Henry Harold "Cotton" Pippen (April 2, 1911 – February 15, 1981) was a American Major League Baseball right-handed pitcher for three years with St. Louis Cardinals (1936), Philadelphia Athletics (1939), and Detroit Tigers (1939–1940). Pippen was born in Cisco, Texas, where his father was a rancher. He was nicknamed "Cotton" because of the color of his light blond hair and blue eyes. Over three seasons in the Major Leagues, Pippen won 5 games and lost 16 with a career earned run average of 6.38. His 12 losses in 1939 was 10th highest in the American League.

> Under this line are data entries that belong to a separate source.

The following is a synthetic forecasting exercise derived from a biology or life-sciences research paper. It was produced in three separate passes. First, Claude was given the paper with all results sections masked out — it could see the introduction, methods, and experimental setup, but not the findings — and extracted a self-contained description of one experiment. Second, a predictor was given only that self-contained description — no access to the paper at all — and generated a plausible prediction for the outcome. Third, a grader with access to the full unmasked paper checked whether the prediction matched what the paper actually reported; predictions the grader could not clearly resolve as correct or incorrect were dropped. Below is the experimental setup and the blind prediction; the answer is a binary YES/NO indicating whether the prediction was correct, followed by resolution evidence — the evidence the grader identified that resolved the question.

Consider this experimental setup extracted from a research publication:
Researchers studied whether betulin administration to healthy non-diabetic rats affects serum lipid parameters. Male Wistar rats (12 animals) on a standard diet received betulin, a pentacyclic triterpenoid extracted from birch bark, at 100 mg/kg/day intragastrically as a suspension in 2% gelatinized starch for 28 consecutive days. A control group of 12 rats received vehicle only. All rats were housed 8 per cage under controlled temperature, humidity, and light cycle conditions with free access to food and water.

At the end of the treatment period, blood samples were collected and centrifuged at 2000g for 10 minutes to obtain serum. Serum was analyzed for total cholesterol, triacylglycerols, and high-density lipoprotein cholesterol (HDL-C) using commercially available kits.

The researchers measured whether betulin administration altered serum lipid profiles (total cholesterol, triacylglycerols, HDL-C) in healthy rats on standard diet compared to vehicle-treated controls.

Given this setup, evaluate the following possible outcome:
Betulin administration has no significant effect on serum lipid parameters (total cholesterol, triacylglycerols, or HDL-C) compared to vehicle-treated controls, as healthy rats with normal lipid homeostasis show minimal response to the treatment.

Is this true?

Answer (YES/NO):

In 1936, Pippen struck out Ted Williams in his first professional at bat in the Pacific Coast League. Pippen's minor league career included stints with the Beatrice Blues in the Nebraska State League (1934–35); Houston in the Texas League (1936–1938); Sacramento in the Pacific Coast League (1939); the Oakland Oaks in the Pacific Coast League (1945–1946). He won 20 games for Oakland in 1943.

Pippen served in the military for two years during World War II. he made a comeback after the war and paid for several pro clubs. In 1951, Pippen was the player-manager for Reno. An Oakland newspaper reported in 1954 that Pippen was "now pitching them over the bar at Oscar's on Lakeshore". Pippen reportedly tended bar at a number of establishments in the Oakland area. He died in 1981 at age 69 at a convalescent home in Williams, California.